New Austrian Chancellor Says He Won't Be First in EU to Move Embassy to Jerusalem

Sebastian Kurz, who recently formed a coalition with the far-right Freedom Party, tells Israel Hayom that he follows the lead of the EU, not the United States, on Jerusalem

Austrian Chancellor Sebastian Kurz speaking in the Austrian parliament as the leader of the far-right Freedom Party, Heinz-Christian Strache looks on.
Austrian Chancellor Sebastian Kurz speaking in the Austrian parliament in Vienna as the leader of the far-right Freedom Party, Heinz-Christian Strache, looks on, Dec. 20, 2017.Credit: AFP/APA /Ronald Schlager/Austria OUT

Austria's new right-wing chancellor, Sebastian Kurz, told the Israel Hayom daily that his country will not be the first in the European Union to move its embassy from Tel Aviv to Jerusalem. The remarks follow the announcement earlier this month by U.S. President Donald Trump recognizing Jerusalem as Israel's capital, to be ultimately followed by the relocation of the American embassy to Jerusalem.

Last week Austria voted in support of the UN General Assembly resolution that rejected the American stance on Jerusalem. In his interview with Israel Hayom, Kurz said his country is committed to the EU policy that the future status of Jerusalem must be decided through direct negotiations between Israel and the Palestinians. He acknowledged that there was no united front among EU countries on the issue, but said no EU country has opted to follow America's lead at this point.

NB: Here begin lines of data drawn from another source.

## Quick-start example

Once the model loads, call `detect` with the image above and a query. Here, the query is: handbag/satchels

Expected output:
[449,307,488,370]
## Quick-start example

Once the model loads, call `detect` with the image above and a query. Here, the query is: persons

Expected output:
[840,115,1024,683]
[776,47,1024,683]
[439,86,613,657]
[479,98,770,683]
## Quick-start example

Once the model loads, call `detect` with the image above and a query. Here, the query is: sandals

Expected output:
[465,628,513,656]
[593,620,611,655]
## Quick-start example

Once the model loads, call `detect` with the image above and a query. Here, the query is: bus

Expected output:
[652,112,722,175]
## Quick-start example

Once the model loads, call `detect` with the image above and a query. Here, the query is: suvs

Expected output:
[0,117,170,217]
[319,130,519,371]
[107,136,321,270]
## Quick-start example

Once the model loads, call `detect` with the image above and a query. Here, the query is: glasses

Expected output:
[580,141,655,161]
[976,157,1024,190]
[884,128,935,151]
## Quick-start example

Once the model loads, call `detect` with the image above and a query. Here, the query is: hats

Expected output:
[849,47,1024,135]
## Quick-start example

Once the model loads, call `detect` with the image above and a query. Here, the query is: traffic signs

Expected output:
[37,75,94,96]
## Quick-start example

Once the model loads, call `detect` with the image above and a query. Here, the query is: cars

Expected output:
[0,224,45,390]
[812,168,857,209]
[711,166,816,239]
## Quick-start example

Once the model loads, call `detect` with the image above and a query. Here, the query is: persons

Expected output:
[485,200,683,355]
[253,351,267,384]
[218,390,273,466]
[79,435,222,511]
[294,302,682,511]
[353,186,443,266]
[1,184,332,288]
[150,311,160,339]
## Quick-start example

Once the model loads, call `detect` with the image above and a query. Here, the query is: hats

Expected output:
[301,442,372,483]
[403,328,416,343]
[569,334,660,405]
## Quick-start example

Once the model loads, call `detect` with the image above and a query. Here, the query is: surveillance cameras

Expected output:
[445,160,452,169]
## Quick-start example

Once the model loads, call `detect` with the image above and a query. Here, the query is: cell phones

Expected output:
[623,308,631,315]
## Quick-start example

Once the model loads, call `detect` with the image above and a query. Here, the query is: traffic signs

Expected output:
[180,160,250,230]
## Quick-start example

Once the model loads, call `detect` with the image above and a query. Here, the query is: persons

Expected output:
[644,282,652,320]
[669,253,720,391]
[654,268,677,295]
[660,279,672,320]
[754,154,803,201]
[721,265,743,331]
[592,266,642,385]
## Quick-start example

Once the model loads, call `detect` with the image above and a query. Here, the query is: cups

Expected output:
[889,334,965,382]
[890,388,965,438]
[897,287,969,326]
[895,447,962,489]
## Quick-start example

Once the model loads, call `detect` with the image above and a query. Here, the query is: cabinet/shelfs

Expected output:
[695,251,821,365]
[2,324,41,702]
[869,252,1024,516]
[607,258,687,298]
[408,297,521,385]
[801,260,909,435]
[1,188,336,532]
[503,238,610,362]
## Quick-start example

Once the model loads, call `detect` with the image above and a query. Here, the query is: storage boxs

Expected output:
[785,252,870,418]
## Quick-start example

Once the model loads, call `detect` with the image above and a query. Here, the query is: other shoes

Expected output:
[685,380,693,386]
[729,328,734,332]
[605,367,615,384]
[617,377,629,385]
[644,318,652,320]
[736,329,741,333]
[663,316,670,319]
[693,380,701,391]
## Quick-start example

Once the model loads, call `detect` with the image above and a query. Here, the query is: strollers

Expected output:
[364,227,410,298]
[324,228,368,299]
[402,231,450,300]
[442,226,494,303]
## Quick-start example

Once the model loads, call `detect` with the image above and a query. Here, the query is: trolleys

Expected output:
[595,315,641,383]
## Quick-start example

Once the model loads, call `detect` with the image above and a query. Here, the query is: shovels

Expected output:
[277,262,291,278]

The new Austrian government took office this month following two months of negotiations between Kurz, who heads the center-right People’s Party, and Heinz-Christian Strache, whose Freedom Party has Nazi and anti-Semitic roots. The Freedom Party claims to have broken with its past, but Prime Minister Benjamin Netanyahu, who also holds the Foreign Ministry portfolio, announced that Israel will boycott Austria's far-right ministers, instructing his ministers to work only with lower-ranking officials.

The Freedom Party has been given control of Austria's Foreign, Interior and Defense ministries, although Foreign Minister Karin Kneissl is not officially a member of the party. In his interview with Israel Hayom , Kurz expressed understanding at the Israeli position regarding contacts with the Freedom Party but said it was his responsibility to dispel concerns in that regard. He said he holds Netanyahu in high regard and has a friendly relationship with him, and will seek to cultivate good relations with Israel and the Jewish community.

Kurz said that his government is the first in Austria to clearly recognize the Jewish character of Israel, and seeks to be Israel's partner and ally. His government has also made it a goal to ease the process for descendants of the victims of the Nazis to acquire Austrian citizenship, he said.

Outlining his government's goals at the Austrian parliament earlier this month, Kurz said: "Anti-Semitism has no place in Austria or Europe. We will fight all forms of anti-Semitism with full determination, both those that still exist and those that have been newly imported."